On the other hand, I've heard people recommend running Postgres on ZFS so you can enable on the fly compression. This increases CPU utilization on the postgres server by quite a bit, read latency of uncached data a bit, but it decreases necessary write IOPS a lot. And as long as the compression is happening a lot in parallel (which it should, if your database has many parallel queries), it's much easier to throw more compute threads at it than to speed up the write-speed of a drive.
And after a certain size, you start to need atomic filesystem snapshots to be able to get a backup of a very large and busy database without everything exploding. We already have the more efficient backup strategies from replicas struggle on some systems and are at our wits end how to create proper backups and archives without reducing the backup freqency to weeks. ZFS has mature mechanisms and zfs-send to move this data around with limited impact ot the production dataflow.

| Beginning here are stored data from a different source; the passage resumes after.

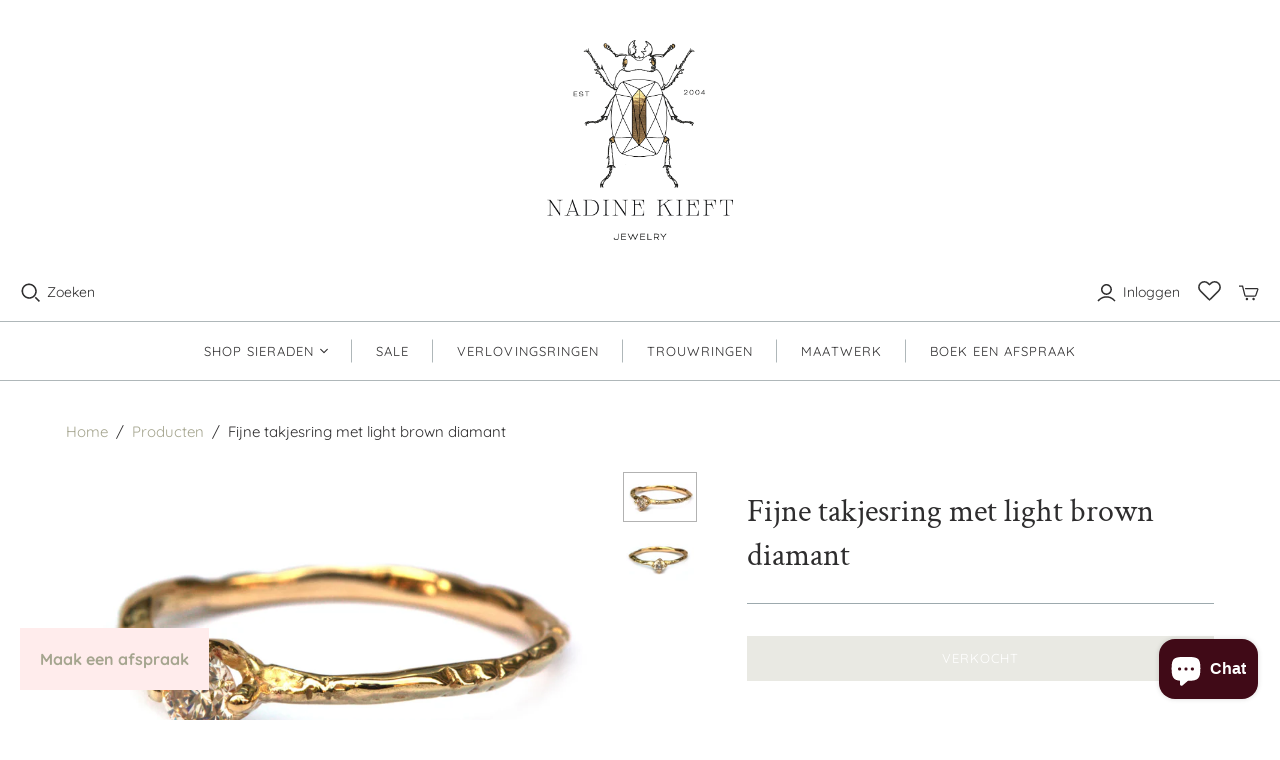

--- FILE ---
content_type: text/javascript
request_url: https://nadinekieft.com/cdn/shop/t/11/assets/modal-popup.js?v=7257312999606675681654862121
body_size: -548
content:
document.querySelector(".popup-btn").addEventListener('click', function (e) {
e.stopPropagation();
document.querySelector(".popup").style.display = 'block';
document.querySelector(".main-header").style.background = 'rgba(0,0,0,.6)';  
}, false);
document.querySelector(".popup-btn").addEventListener('click', function () {
document.querySelector(".popup-overlay").style.display = 'block';
document.querySelector(".main-header").style.background = 'rgba(0,0,0,.6)';
}, false);
document.querySelector(".popup-close").addEventListener('click', function () {
document.querySelector(".popup").style.display = 'none';
document.querySelector(".popup-overlay").style.display = 'none';
document.querySelector(".main-header").style.background = '#fff';
}, false);
document.querySelector("body").addEventListener('click', function () {
document.querySelector(".popup").style.display = 'none';
document.querySelector(".popup-overlay").style.display = 'none';
document.querySelector(".main-header").style.background = '#fff';
}, false);
document.querySelector(".popup").addEventListener('click', function (e) {
e.stopPropagation();
}, false);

For Postgres specifically you may also want to look at using hot_standby_feedback, as described in this recent HN article: https://news.ycombinator.com/item?id=44633933
EDIT: It seems they're opt-in for PostgreSQL, too: https://www.postgresql.org/docs/current/checksums.html
bad news is, most databases don't do checksums by default.
Say more? I've heard people say that ZFS is somewhat slower than, say, ext4, but I've personally had zero issues running postgres on zfs, nor have I heard any well-reasoned reasons not to.
> What filesystems in the wild typically provide for this is weaker than what is advisable for a database, so databases should bring their own implementation.
Sorry, what? Just yesterday matrix.org had a post about how they (using ext4 + postgres) had disk corruption which led to postgres returning garbage data: https://matrix.org/blog/2025/07/postgres-corruption-postmort...
The corruption was likely present for months or years, and postgres didn't notice.
ZFS, on the other hand, would have noticed during a weekly scrub and complained loudly, letting you know a disk had an error, letting you attempt to repair it if you used RAID, etc.
It's stuff like in that post that are exactly why I run postgres on ZFS.
If you've got specifics about what you mean by "databases should bring their own implementation", I'd be happy to hear it, but I'm having trouble thinking of any sorta technically sound reason for "databases actually prefer it if filesystems can silently corrupt data lol" being true.
Btrfs is a better choice for SQLite.
Ext4 uses 16-/32-bit CRCs, which is very weak for storage integrity in 2025. Many popular filesystems for databases are similarly weak. Even if they have a strong option, the strong option is not enabled by default. In real-world Linux environments, the assumption that the filesystem has weak checksums usually true.
Postgres has (IIRC) 32-bit CRCs but they are not enabled by default. That is also much weaker than you would expect from a modern database. Open source databases do not have a good track record of providing robust corruption detection generally nor the filesystems they often run on. It is a systemic problem.
ZFS doesn't support features that high-performance database kernels use and is slow, particularly on high-performance storage. Postgres does not use any of those features, so it matters less if that is your database. XFS has traditionally been the preferred filesystem for databases on Linux and Ext4 will work. Increasingly, databases don't use external filesystems at all.
One possible instance of that is a database providing its own data checksumming, but another perfectly valid one is running one that does not on a lower layer with a sufficiently low data corruption rate.
Btrfs is a better choice for sqlite, haven’t seen that issue there.
The latest comment seems to be a nice summary of the root cause, with earlier in the thread pointing to ftruncate instead of fsync being a trigger:
>amotin
>I see. So ZFS tries to drop some data from pagecache, but there seems to be some dirty pages, which are held by ZFS till them either written into ZIL, or to disk at the end of TXG. And if those dirty page writes were asynchronous, it seems there is nothing that would nudge ZFS to actually do something about it earlier than zfs_txg_timeout. Somewhat similar problem was recently spotted on FreeBSD after #17445, which is why newer version of the code in #17533 does not keep references on asynchronously written pages.
Might be worth testing zfs_txg_timeout=1 or 0
Which you can do on a per dataset ('directory') basis very easily:
zfs set sync=disabled mydata/mydb001
* https://openzfs.github.io/openzfs-docs/man/master/7/zfsprops...Meanwhile all the rest of your pools / datasets can keep the default POSIX behaviour.
You cannot have SQLite keep your data and run well on ZFS unless you make a zvol and format it as btrfs or ext4 so they solve the problem for you.
What you're describing sounds like a bug specific to whichever OS you're using that has a port of ZFS.
I've encountered this bug both on illumos, specifically OpenIndiana, and Linux (Arch Linux).